If the time traveler wants to just impress the Romans, the easiest way to do that is show up in public in the scout ship. Float overhead, maybe at a large battle, and obliterate the opposing side. A nice 1 or 2 KT nuke into the enemy such that the Romans survive it, or some laser fire (visible or invisible in terms of being able to see the beam) that wipes the Roman's enemies out would pretty much cinch the deal. That'd leave little doubt in anyone's mind about who has power to do what and be listened to.

It'd be a bit of playing god really. You never let them actually see you. Instead everything is done in the guise of the ship appearing and offering stuff that the Romans are told they will do [/i]or else![/i] Edicts from what's obviously, to them, a god goes a long way to motivate them to comply without much or any resistance.
 
I'd start with a disruptive technology that the Romans won't recognize as a Trojan Horse.

The printing press, publishing during the day maybe a Latin translation of the Iliad, and during the night Fifty Shades of Grey.
 
If the time traveler wants to just impress the Romans, the easiest way to do that is show up in public in the scout ship. Float overhead, maybe at a large battle, and obliterate the opposing side. A nice 1 or 2 KT nuke into the enemy such that the Romans survive it, or some laser fire (visible or invisible in terms of being able to see the beam) that wipes the Roman's enemies out would pretty much cinch the deal. That'd leave little doubt in anyone's mind about who has power to do what and be listened to.

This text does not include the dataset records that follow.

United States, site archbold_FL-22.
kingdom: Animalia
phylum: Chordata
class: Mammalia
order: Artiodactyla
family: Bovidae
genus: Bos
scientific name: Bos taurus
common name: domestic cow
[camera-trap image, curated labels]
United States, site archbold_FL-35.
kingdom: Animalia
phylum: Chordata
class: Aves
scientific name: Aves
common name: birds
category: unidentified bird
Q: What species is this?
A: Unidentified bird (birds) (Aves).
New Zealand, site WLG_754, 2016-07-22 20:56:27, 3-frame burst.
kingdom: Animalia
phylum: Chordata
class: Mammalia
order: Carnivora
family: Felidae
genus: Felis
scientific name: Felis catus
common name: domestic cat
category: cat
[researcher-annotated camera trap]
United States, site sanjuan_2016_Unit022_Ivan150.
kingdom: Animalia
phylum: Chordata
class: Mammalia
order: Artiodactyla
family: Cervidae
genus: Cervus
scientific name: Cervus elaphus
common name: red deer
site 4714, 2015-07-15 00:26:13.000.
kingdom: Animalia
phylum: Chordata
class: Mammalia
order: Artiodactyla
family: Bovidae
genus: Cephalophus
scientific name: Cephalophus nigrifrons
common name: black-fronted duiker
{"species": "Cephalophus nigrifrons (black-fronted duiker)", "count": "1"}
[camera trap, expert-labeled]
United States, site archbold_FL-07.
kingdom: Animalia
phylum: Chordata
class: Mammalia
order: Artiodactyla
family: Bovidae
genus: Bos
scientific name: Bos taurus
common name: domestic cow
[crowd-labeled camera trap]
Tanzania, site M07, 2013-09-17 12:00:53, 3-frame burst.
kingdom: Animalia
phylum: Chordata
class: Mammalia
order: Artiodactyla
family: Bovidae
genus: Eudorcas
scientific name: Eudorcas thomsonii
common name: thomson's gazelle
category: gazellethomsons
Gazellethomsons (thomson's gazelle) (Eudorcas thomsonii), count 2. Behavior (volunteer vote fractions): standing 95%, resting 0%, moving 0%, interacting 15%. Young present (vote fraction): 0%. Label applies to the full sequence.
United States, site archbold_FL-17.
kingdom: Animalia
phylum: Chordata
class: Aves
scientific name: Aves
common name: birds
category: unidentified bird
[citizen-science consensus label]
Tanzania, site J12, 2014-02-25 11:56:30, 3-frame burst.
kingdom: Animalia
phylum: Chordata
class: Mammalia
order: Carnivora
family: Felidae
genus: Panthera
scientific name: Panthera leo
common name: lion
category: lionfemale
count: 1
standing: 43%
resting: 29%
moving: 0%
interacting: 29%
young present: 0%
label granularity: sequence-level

It'd be a bit of playing god really. You never let them actually see you. Instead everything is done in the guise of the ship appearing and offering stuff that the Romans are told they will do [/i]or else![/i] Edicts from what's obviously, to them, a god goes a long way to motivate them to comply without much or any resistance.

Except there is no reason for a Scout ship to have a nuke.
 
I'd start with a disruptive technology that the Romans won't recognize as a Trojan Horse.

The printing press, publishing during the day maybe a Latin translation of the Iliad, and during the night Fifty Shades of Grey.

How about a chemistry textbook with the periodic chart of the elements?